EXCERPTED TEXT -
○ ○ ○ ○ ○

Single Shot detector

This project implements the ideas presented in

https://arxiv.org/pdf/1512.02325.pdf

https://arxiv.org/pdf/1801.04381.pdf


For a quick dive into the project, run

https://github.com/eddiebarry/SingleShotDetector/blob/master/SSDLite.ipynb

in colab


Code Structure

  • weights

    • best_weight.hdf5

      All model weights generated during training are stored here
  • test_results

    • model_output

      Results of model inference are stored here
    • out_img

      Visualisations during model training are stored here
    • inp_img

      Model inputs which are fed to the model before predictions are stored here
  • CONSTANTS.py

    Model configuration options such as BATCH_SIZE, NUM_CLASSES, NUM_IMAGES_PER_CLASS are stored here
  • dataset_sequence.py

    This file is responsible for wrapping the grabbing digits from MNIST data, scaling them and appending them to blank images. Because all images are generated online, no image is seen twice. and because of random scaling and appending, data augmentation is made redundant
  • dataset_test.py

    Tests written to ensure that changes in the dataset generation do not change the model inputs
  • models.py

    This file contains the high level definition of the MobileNet SSDLite architecture
  • visualiser.py

    This file contains the code relevant to visualising images, image lists, model predictions. After drawing bboxes, the images are scaled to (800,800) for easier visualisation
  • loss.py

    This file contains the implementation of 2 losses. CustomSSDLoss which is the loss function presented in the SSD paper, and CustomSSDLossCrossEntropy which uses cross entropy instead of softmax loss for class prediction.

○ ○ ○ ○ ○

DATA ROWS -

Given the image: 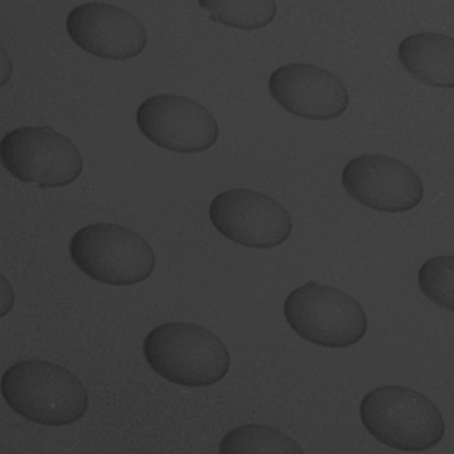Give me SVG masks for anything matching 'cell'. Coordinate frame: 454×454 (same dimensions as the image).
<instances>
[{"instance_id":"cell-5","label":"cell","mask_w":454,"mask_h":454,"mask_svg":"<svg viewBox=\"0 0 454 454\" xmlns=\"http://www.w3.org/2000/svg\"><path fill=\"white\" fill-rule=\"evenodd\" d=\"M285 317L298 336L324 348L354 346L367 333L366 312L356 300L342 290L314 281L289 294Z\"/></svg>"},{"instance_id":"cell-11","label":"cell","mask_w":454,"mask_h":454,"mask_svg":"<svg viewBox=\"0 0 454 454\" xmlns=\"http://www.w3.org/2000/svg\"><path fill=\"white\" fill-rule=\"evenodd\" d=\"M272 98L286 111L309 121H331L349 107V93L343 82L323 67L288 64L269 80Z\"/></svg>"},{"instance_id":"cell-3","label":"cell","mask_w":454,"mask_h":454,"mask_svg":"<svg viewBox=\"0 0 454 454\" xmlns=\"http://www.w3.org/2000/svg\"><path fill=\"white\" fill-rule=\"evenodd\" d=\"M361 421L370 434L391 449L421 452L445 435L438 406L425 395L398 385L381 386L364 395Z\"/></svg>"},{"instance_id":"cell-7","label":"cell","mask_w":454,"mask_h":454,"mask_svg":"<svg viewBox=\"0 0 454 454\" xmlns=\"http://www.w3.org/2000/svg\"><path fill=\"white\" fill-rule=\"evenodd\" d=\"M211 223L224 238L248 248H272L293 231L286 207L268 194L249 189L225 191L209 207Z\"/></svg>"},{"instance_id":"cell-14","label":"cell","mask_w":454,"mask_h":454,"mask_svg":"<svg viewBox=\"0 0 454 454\" xmlns=\"http://www.w3.org/2000/svg\"><path fill=\"white\" fill-rule=\"evenodd\" d=\"M211 20L231 28L254 30L275 20L278 6L272 0H200Z\"/></svg>"},{"instance_id":"cell-6","label":"cell","mask_w":454,"mask_h":454,"mask_svg":"<svg viewBox=\"0 0 454 454\" xmlns=\"http://www.w3.org/2000/svg\"><path fill=\"white\" fill-rule=\"evenodd\" d=\"M3 166L22 183L40 189L74 183L83 170L77 146L49 126H27L9 132L0 145Z\"/></svg>"},{"instance_id":"cell-12","label":"cell","mask_w":454,"mask_h":454,"mask_svg":"<svg viewBox=\"0 0 454 454\" xmlns=\"http://www.w3.org/2000/svg\"><path fill=\"white\" fill-rule=\"evenodd\" d=\"M403 67L422 83L454 87V40L438 33L414 34L398 47Z\"/></svg>"},{"instance_id":"cell-9","label":"cell","mask_w":454,"mask_h":454,"mask_svg":"<svg viewBox=\"0 0 454 454\" xmlns=\"http://www.w3.org/2000/svg\"><path fill=\"white\" fill-rule=\"evenodd\" d=\"M344 190L370 209L398 214L421 203V177L405 163L384 155H361L350 160L342 173Z\"/></svg>"},{"instance_id":"cell-8","label":"cell","mask_w":454,"mask_h":454,"mask_svg":"<svg viewBox=\"0 0 454 454\" xmlns=\"http://www.w3.org/2000/svg\"><path fill=\"white\" fill-rule=\"evenodd\" d=\"M136 121L150 142L169 152H206L220 135L214 115L204 106L180 95L146 98L138 107Z\"/></svg>"},{"instance_id":"cell-15","label":"cell","mask_w":454,"mask_h":454,"mask_svg":"<svg viewBox=\"0 0 454 454\" xmlns=\"http://www.w3.org/2000/svg\"><path fill=\"white\" fill-rule=\"evenodd\" d=\"M454 257L442 255L429 259L419 272V286L430 301L453 312Z\"/></svg>"},{"instance_id":"cell-2","label":"cell","mask_w":454,"mask_h":454,"mask_svg":"<svg viewBox=\"0 0 454 454\" xmlns=\"http://www.w3.org/2000/svg\"><path fill=\"white\" fill-rule=\"evenodd\" d=\"M143 351L155 373L174 384L207 387L228 374L231 356L216 334L192 323H167L146 336Z\"/></svg>"},{"instance_id":"cell-13","label":"cell","mask_w":454,"mask_h":454,"mask_svg":"<svg viewBox=\"0 0 454 454\" xmlns=\"http://www.w3.org/2000/svg\"><path fill=\"white\" fill-rule=\"evenodd\" d=\"M221 454H302L295 440L281 430L262 425L238 427L225 434L220 445Z\"/></svg>"},{"instance_id":"cell-4","label":"cell","mask_w":454,"mask_h":454,"mask_svg":"<svg viewBox=\"0 0 454 454\" xmlns=\"http://www.w3.org/2000/svg\"><path fill=\"white\" fill-rule=\"evenodd\" d=\"M74 264L95 281L109 286H133L148 278L155 269L152 246L141 235L113 223L82 228L71 239Z\"/></svg>"},{"instance_id":"cell-1","label":"cell","mask_w":454,"mask_h":454,"mask_svg":"<svg viewBox=\"0 0 454 454\" xmlns=\"http://www.w3.org/2000/svg\"><path fill=\"white\" fill-rule=\"evenodd\" d=\"M10 408L30 422L63 427L80 421L88 411L87 388L80 379L52 362H17L2 378Z\"/></svg>"},{"instance_id":"cell-10","label":"cell","mask_w":454,"mask_h":454,"mask_svg":"<svg viewBox=\"0 0 454 454\" xmlns=\"http://www.w3.org/2000/svg\"><path fill=\"white\" fill-rule=\"evenodd\" d=\"M67 32L80 49L109 60L137 57L148 43L145 26L137 17L101 2L85 3L71 10Z\"/></svg>"}]
</instances>
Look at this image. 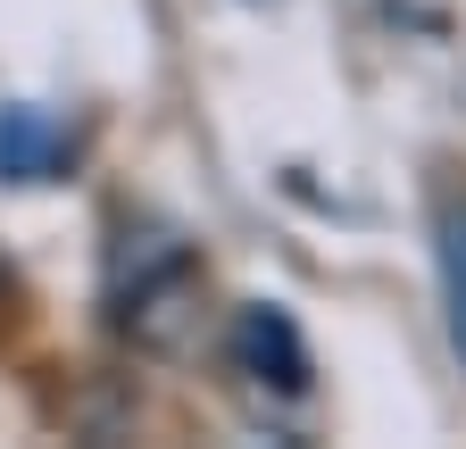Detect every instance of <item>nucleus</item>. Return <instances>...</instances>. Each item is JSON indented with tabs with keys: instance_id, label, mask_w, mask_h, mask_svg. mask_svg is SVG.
Here are the masks:
<instances>
[{
	"instance_id": "f257e3e1",
	"label": "nucleus",
	"mask_w": 466,
	"mask_h": 449,
	"mask_svg": "<svg viewBox=\"0 0 466 449\" xmlns=\"http://www.w3.org/2000/svg\"><path fill=\"white\" fill-rule=\"evenodd\" d=\"M233 350H242V366L275 391H309V342H300V324H291L275 300H250L242 324H233Z\"/></svg>"
},
{
	"instance_id": "f03ea898",
	"label": "nucleus",
	"mask_w": 466,
	"mask_h": 449,
	"mask_svg": "<svg viewBox=\"0 0 466 449\" xmlns=\"http://www.w3.org/2000/svg\"><path fill=\"white\" fill-rule=\"evenodd\" d=\"M433 266H441V324H450V350L466 366V208H441L433 224Z\"/></svg>"
}]
</instances>
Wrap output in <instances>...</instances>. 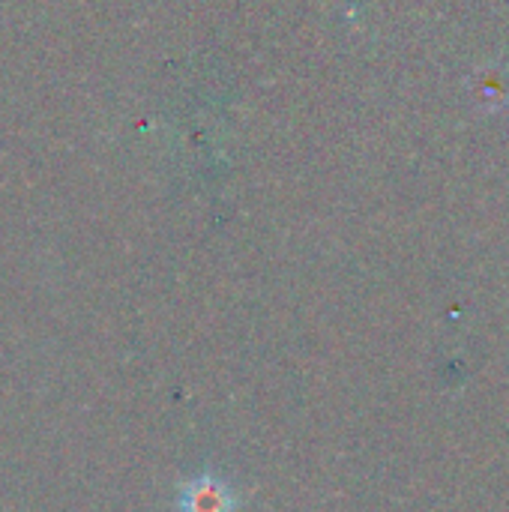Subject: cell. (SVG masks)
Instances as JSON below:
<instances>
[{
	"label": "cell",
	"mask_w": 509,
	"mask_h": 512,
	"mask_svg": "<svg viewBox=\"0 0 509 512\" xmlns=\"http://www.w3.org/2000/svg\"><path fill=\"white\" fill-rule=\"evenodd\" d=\"M177 512H234V495L213 474H201L180 486Z\"/></svg>",
	"instance_id": "cell-1"
}]
</instances>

○ ○ ○ ○ ○

WHAT IS ASKED -
Answer these from the Single Shot detector text:
(a) Which file holds model configuration options such as BATCH_SIZE?
(b) To what size are images scaled after bboxes are drawn?
(c) What does CustomSSDLossCrossEntropy use in place of softmax loss for class prediction?

OUTPUT BELOW -
(a) CONSTANTS.py
(b) (800,800)
(c) Cross entropy